▸ Reading text:
=====
Regarding Privacy Badger, there's a wiki entry here, note how the test was done (PB was tested after having loaded sites three times), due to the permissive nature of PB (it blocks only after recursive pings to 3rd parties).
First of all, @cowlicks Good work, keep up the good fight, best of luck. I have had a little play with PP, and my findings / thoughts below are based on what this repo attempts to do, and are just my thoughts. Sorry for the long post
:small_orange_diamond: fingerprinting
From the github readme
Instead when we see first party fingerprinting, we inject random data to spoil the fingerprint. Visit valve.github.io/fingerprintjs2 to see this. "get your fingerprint" multiple times, and see it change each time.
And from the comparison notes
Testing on fingerprintjs2's test page, PP spoofs 11 fields
See it change each time, spoofs 11 fields : this is in direct contrast to lowering entropy and conflicts with privacy.resistFingerprinting.
=====
▸ Check your understanding:
(a) Summarize the forum post in two sentences.
(b) Please reproduce the forum post from "First of all, @cowlicks" up to and including "change each time.".

▸ Provided material:
=====
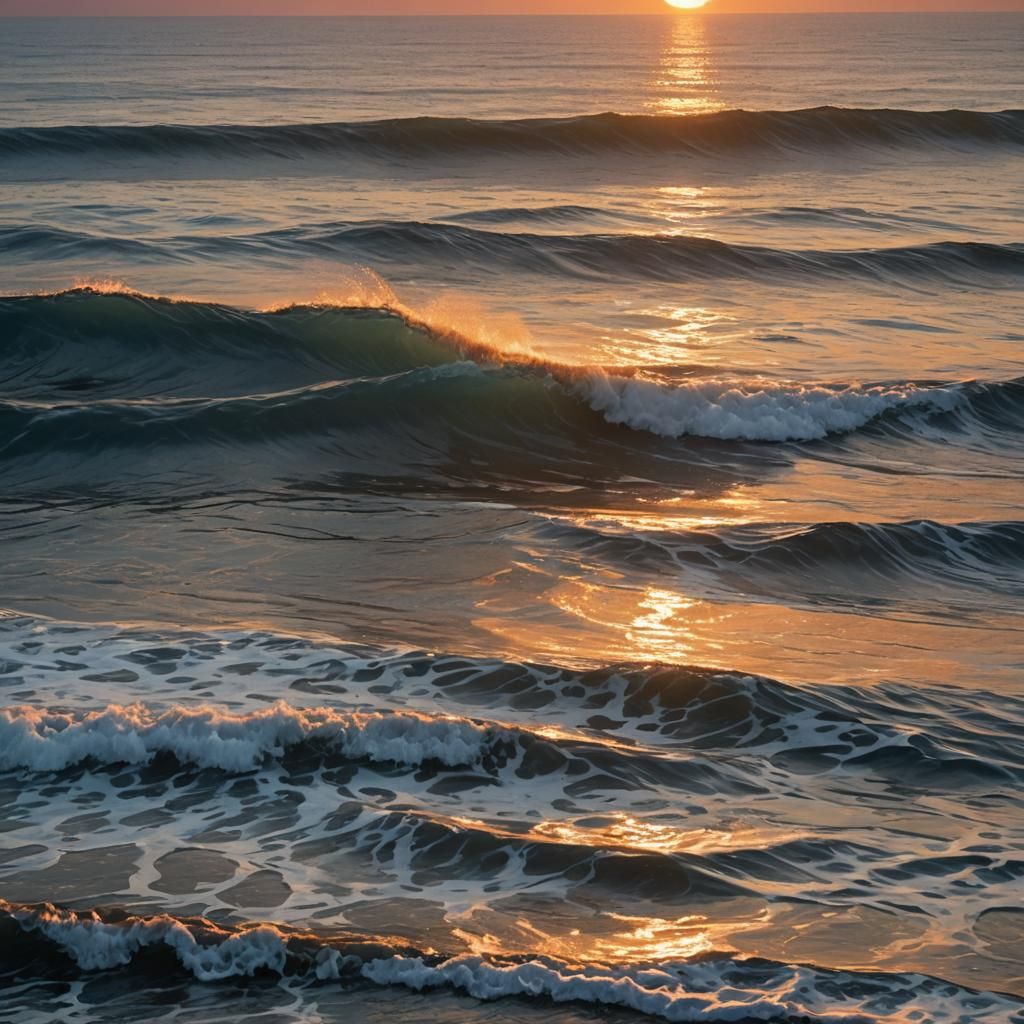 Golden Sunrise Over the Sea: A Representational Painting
=====
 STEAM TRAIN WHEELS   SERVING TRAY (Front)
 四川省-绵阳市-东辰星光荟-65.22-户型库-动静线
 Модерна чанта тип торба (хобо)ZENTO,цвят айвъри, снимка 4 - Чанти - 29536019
=====
▸ Task-by-task answers:
(a) Privacy Badger was tested only after sites had been loaded three times, because it is permissive and blocks only after recursive pings to third parties. PP's approach of injecting random data into first-party fingerprints, so that the fingerprint changes each time and 11 fields are spoofed on the fingerprintjs2 test page, runs directly against lowering entropy and conflicts with privacy.resistFingerprinting.

(b)
First of all, @cowlicks Good work, keep up the good fight, best of luck. I have had a little play with PP, and my findings / thoughts below are based on what this repo attempts to do, and are just my thoughts. Sorry for the long post
:small_orange_diamond: fingerprinting
From the github readme
Instead when we see first party fingerprinting, we inject random data to spoil the fingerprint. Visit valve.github.io/fingerprintjs2 to see this. "get your fingerprint" multiple times, and see it change each time.